The term “patient” derives from the root meaning “one who suffers.” While some individuals may have concerns about the use of this term due to dignity issues, it is widely accepted and used across the healthcare system. Long-term care facilities may use the term “resident” instead of “patient.” In the healthcare context, “patient” is distinct and specific to the individuals receiving care. However, if a patient prefers to be referred to as a “client,” nurses should respect their preference and use the term interchangeably. Building rapport and respecting individual preferences are important aspects of nursing practice.
The American Nurses Association (ANA) prefers the term “patient” to refer to individuals receiving nursing care. The term “client” implies a more business or consultation relationship, which may not accurately reflect the nature of nursing care. “Patient” encompasses a broader range of individuals and groups who receive nursing care and aligns with the ethical obligations of nurses. The terms “client,” “consumer,” or “customer” can imply a market-oriented approach to care, which may not be appropriate in the healthcare context.
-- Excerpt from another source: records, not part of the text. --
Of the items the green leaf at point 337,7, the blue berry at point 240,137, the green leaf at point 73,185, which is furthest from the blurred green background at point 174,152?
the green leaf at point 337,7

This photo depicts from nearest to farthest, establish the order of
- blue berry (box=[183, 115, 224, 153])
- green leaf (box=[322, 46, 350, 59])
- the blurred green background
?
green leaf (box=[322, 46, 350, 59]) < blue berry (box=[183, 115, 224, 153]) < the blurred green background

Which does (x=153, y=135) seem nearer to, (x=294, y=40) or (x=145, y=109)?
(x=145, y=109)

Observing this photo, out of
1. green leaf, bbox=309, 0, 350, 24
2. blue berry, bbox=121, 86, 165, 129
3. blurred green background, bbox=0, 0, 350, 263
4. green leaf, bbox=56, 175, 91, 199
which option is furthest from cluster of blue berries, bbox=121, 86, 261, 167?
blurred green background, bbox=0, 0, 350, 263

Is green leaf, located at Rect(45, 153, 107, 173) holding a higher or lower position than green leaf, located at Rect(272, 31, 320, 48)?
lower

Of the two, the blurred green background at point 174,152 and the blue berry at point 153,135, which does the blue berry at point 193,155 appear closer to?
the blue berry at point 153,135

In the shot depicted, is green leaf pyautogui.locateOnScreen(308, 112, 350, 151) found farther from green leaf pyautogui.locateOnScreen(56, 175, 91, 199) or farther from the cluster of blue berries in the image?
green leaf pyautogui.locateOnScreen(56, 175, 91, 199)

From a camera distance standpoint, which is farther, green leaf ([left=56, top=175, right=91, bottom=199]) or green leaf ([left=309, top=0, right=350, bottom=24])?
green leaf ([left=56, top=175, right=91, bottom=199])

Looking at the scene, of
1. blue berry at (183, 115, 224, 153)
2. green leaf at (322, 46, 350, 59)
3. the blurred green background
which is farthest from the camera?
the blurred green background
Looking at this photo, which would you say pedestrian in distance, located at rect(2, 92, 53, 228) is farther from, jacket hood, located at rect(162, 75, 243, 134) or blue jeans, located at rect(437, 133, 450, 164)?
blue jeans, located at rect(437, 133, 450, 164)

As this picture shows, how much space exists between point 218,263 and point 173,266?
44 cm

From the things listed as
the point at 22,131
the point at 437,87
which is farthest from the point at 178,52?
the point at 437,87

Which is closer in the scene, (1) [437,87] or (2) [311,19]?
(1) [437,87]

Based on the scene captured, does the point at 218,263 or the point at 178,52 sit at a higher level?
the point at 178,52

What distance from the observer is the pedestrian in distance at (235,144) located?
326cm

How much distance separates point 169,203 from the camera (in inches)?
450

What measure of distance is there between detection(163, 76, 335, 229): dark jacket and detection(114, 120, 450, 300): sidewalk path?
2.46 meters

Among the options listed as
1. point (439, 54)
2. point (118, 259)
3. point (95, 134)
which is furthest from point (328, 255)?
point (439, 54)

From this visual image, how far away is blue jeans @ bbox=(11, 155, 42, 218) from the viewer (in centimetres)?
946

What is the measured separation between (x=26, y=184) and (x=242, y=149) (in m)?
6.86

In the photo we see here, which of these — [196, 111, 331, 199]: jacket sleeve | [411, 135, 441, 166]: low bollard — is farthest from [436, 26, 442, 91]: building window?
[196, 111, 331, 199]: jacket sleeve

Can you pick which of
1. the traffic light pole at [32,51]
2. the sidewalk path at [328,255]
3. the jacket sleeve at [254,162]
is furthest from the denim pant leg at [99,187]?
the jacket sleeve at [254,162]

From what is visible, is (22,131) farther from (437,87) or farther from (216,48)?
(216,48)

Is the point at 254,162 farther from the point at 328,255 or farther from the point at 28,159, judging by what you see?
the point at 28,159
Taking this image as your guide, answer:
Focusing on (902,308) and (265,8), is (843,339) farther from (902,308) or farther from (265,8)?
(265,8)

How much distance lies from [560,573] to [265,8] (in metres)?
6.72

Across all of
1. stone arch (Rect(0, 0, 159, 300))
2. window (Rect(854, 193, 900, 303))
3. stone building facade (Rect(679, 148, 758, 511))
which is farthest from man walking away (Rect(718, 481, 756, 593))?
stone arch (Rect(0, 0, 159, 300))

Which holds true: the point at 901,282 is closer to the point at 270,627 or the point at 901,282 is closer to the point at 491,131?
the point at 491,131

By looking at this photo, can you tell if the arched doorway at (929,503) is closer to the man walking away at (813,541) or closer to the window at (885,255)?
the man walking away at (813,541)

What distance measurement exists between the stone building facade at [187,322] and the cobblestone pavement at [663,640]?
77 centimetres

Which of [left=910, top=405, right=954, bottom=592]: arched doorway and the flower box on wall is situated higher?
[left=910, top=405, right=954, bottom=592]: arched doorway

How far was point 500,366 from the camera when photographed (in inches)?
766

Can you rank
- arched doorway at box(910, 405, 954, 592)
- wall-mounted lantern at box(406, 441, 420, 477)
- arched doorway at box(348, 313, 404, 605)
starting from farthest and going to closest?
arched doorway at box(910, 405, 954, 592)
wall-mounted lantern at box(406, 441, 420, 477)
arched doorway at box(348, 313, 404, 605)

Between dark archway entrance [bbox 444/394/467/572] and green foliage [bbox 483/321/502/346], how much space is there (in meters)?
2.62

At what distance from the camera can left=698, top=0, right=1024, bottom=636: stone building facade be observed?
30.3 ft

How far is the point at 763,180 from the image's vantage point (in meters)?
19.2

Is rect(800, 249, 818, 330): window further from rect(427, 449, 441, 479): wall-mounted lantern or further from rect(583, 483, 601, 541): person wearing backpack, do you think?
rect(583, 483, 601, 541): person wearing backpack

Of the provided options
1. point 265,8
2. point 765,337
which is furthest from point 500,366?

In the classroom management video, several issues were observed. The students displayed a lack of respect for the teacher and engaged in distracting behaviors such as using phones, wearing headphones, and juggling papers. The teacher’s monotonous voice and lack of preparation also contributed to the disengagement of students. To address these issues, the instructor should establish clear expectations for behavior, maintain an engaging and enthusiastic teaching style, encourage student participation and dialogue, and handle misconduct privately to promote a positive learning environment.
The video on classroom management highlighted several issues, including a student arriving late and making a rude remark, students using phones and wearing headphones, and a student engaging in disruptive behavior. It is essential for educators to address these behaviors in a manner that maintains a focus on the learning experience and avoids escalation. Understanding potential reasons behind the behavior, such as unexpected circumstances, can help approach the situation with empathy. Responding to annoying behaviors while remaining grounded in the learning experience is crucial for effective classroom management.
In conclusion, as a medical professor, my role is to create assignments, conduct lectures, evaluate student performance, and provide feedback. By addressing these questions, I have provided insights on patient advocacy, the use of terms such as “patient” or “client” in healthcare, and strategies for effective classroom management.